Cybersecurity Threat Visualization Artwork

As a cybersecurity professional and a hobbyist painter, I recently revisited one of my past works ‘Cyberattack’ and started to think about IoT security and the power of visuals a bit differently. Some key questions I’ve been tackling: 1) knowing that even vivid contrasting colors can blend to form shadows, how might we identify cyberattacks sooner considering they impact distinct areas of a complex system yet are leveraged collectively in an attack? 2) can AI-ML (Artificial Intelligence and Machine Learning) be applied in a more creative way to identify/prevent cyber-attacks sooner?

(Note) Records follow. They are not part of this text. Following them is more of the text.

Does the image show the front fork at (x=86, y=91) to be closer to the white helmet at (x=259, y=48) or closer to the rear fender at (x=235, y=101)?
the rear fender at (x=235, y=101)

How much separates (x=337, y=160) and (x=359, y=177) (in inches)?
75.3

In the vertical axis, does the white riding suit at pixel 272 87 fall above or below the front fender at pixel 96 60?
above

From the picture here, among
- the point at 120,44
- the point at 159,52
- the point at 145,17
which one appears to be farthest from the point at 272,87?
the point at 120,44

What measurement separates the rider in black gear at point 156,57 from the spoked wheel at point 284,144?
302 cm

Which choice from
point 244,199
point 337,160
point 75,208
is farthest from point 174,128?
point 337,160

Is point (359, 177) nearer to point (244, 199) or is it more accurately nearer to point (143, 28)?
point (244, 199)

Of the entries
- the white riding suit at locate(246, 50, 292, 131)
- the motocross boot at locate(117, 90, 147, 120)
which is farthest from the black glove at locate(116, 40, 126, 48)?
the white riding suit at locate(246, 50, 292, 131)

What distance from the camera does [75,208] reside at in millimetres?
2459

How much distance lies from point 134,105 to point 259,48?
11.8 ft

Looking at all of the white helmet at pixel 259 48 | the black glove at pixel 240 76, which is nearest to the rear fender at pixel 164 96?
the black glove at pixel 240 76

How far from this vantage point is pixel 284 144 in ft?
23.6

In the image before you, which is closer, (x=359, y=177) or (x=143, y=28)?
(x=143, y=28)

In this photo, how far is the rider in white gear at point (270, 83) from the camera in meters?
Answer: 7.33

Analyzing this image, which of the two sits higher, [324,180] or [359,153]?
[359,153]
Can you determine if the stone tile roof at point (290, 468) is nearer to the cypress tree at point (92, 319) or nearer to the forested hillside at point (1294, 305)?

Cyberattacks are abstract, we are not “seeing” them right

In my daily work I speak with some of the brightest industry leaders committed to protecting their companies, institutions, and/or customers in this challenging digital age. They often seek future-proof security (for data, applications, and infrastructure), even though they don’t have a holistic view of their ecosystem and threat landscape. Thinking about threat visualization, I wonder (and though its painfully cliché), if ‘a picture is worth a thousand words’ how many lines of code, session calls, apps, network authorizations, and database locks might one be worth?

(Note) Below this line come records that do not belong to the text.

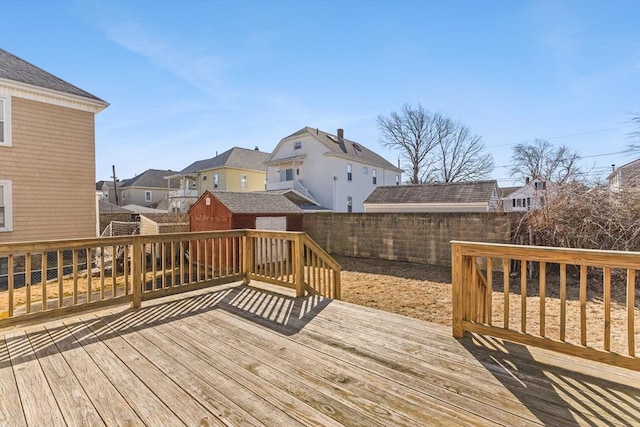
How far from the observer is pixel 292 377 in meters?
2.37

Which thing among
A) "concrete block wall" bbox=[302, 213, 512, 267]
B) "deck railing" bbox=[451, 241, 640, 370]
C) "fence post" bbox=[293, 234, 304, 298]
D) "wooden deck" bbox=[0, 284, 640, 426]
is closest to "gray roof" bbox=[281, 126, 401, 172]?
"concrete block wall" bbox=[302, 213, 512, 267]

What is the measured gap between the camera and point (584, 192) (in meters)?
7.54

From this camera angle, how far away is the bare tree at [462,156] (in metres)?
28.9

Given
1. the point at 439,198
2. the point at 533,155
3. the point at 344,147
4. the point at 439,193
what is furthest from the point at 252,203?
the point at 533,155

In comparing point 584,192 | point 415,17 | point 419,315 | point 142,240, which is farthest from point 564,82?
point 142,240

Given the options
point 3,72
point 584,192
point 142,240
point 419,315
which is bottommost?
point 419,315

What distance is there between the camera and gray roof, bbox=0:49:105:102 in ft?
28.9

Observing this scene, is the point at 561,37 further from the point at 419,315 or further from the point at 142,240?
the point at 142,240

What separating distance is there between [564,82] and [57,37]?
1710 centimetres

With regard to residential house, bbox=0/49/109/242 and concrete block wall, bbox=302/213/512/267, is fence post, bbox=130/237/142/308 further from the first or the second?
concrete block wall, bbox=302/213/512/267

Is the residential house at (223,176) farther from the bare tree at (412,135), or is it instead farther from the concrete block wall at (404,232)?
the concrete block wall at (404,232)

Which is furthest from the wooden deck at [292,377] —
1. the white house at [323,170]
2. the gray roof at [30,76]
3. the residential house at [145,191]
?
the residential house at [145,191]

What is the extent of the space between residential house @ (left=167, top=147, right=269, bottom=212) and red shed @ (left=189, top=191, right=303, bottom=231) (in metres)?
14.0

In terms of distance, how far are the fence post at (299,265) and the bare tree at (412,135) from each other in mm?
26482
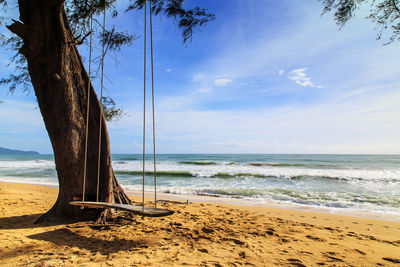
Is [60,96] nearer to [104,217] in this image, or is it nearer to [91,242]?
[104,217]

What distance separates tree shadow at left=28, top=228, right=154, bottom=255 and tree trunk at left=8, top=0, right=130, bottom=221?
564 millimetres

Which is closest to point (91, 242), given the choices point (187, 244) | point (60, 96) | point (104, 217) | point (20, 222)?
point (104, 217)

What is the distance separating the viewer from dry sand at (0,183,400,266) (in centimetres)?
216

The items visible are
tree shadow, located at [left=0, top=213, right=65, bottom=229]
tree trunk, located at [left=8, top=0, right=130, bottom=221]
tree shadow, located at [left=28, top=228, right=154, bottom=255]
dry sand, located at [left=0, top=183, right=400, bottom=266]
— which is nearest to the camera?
dry sand, located at [left=0, top=183, right=400, bottom=266]

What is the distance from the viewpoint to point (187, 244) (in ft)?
8.54

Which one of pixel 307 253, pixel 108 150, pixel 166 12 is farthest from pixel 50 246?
pixel 166 12

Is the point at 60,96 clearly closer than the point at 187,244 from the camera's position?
No

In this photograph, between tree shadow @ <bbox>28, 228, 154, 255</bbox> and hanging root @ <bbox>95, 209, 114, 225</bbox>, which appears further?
hanging root @ <bbox>95, 209, 114, 225</bbox>

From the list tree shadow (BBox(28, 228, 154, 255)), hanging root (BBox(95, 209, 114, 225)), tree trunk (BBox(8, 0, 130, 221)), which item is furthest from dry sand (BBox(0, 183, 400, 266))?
tree trunk (BBox(8, 0, 130, 221))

If we consider the sophistication of modern attacks, I believe new methods for visualizing them should play a central role in the defense strategies of the future. It’s no longer enough to use bundled graphical elements or layered schematics in the monitoring system to map an eco-system today. Cyberattacks are abstract and need to be rendered accordingly.

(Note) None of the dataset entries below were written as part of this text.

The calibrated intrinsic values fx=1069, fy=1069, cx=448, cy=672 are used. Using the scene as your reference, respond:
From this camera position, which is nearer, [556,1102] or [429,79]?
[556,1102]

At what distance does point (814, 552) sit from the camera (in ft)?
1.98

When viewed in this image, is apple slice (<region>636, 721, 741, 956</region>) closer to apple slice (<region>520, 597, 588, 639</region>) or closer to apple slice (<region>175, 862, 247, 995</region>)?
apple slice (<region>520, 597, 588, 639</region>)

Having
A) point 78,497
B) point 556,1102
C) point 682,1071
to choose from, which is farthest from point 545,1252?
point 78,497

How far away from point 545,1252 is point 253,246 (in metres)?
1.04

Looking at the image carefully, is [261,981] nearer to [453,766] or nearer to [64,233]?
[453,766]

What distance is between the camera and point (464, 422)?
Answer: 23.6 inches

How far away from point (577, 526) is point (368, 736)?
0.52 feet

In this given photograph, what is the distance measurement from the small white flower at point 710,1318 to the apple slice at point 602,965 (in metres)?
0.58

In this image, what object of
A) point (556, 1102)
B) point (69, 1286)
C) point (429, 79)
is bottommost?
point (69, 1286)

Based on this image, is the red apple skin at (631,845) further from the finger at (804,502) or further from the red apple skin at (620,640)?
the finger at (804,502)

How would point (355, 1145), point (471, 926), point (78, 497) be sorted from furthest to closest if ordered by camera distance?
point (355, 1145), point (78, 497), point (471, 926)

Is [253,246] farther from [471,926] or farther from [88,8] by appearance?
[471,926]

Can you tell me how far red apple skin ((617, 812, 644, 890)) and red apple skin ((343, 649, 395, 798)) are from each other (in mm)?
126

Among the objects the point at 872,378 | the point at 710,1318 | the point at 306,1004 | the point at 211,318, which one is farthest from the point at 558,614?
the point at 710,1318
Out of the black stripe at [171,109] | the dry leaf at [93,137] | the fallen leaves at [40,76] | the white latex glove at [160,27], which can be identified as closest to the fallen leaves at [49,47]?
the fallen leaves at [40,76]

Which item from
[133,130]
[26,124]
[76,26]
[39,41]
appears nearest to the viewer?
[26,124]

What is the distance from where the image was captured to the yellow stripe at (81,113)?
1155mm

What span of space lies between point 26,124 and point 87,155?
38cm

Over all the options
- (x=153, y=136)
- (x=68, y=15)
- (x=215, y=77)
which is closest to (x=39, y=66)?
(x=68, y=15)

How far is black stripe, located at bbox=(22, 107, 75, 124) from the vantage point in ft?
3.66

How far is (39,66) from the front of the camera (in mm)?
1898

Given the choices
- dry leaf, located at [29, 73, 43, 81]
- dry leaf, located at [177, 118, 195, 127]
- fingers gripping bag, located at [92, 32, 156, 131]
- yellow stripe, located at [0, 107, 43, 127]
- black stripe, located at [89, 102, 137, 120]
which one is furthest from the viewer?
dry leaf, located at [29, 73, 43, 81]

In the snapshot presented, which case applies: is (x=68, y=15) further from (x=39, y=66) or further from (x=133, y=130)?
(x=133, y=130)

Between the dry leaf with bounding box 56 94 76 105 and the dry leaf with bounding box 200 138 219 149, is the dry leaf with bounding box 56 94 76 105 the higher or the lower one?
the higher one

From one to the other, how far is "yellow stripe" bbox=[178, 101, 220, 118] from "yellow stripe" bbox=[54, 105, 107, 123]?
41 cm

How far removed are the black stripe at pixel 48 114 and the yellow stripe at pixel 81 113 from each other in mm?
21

A complex, fluid threat landscape is like an abstract painting

What if in the future, visualizations could be more fluid, or blended like a painting, to show complex interactions between components which may not be obvious? A blurred swirl could link to repeated (malicious) attempt to recover a key, a questionable access request could appear as an isolated shape, while the primary data still unscathed remains a cool/safe blue in the background – at least temporarily.
Gone too far?

Considering how rapidly AI-ML is advancing, I believe that in addition to viewing threats in real time, we will be able to map all possible outcome scenarios of a potential attack – pending its execution path through a complex eco-system. But how to best visualize this? What if we (digitally) paint the entry-point of an attack as a concrete object, and then use an abstract visual to represent the potential impact on the rest of the system components? With a better way to “see” the threat and match it closer to the real world today, we can take preemptive measures to restrict attack momentum and de-risk a negative outcome from any suspicious activity. Due to the sheer amount of data, volume of scenarios and potential outcomes, AI-ML (and some serious computational power) would be required – but ultimately for a better defense.

You can’t fight what you can’t see

If we map out systems and interactions in a more abstract way, while linking to the hard data/scenarios in the background, perhaps we can identify attacks faster and design solutions differently. Furthermore, we’d learn about the nuances of attacks, timing, flows, and how to preemptively strike.

It may seem like a fantasy but rapid developments in AI-ML are creating new possibilities – for both hackers and security professionals. I, for one, am hopeful the future is bright – and full of color!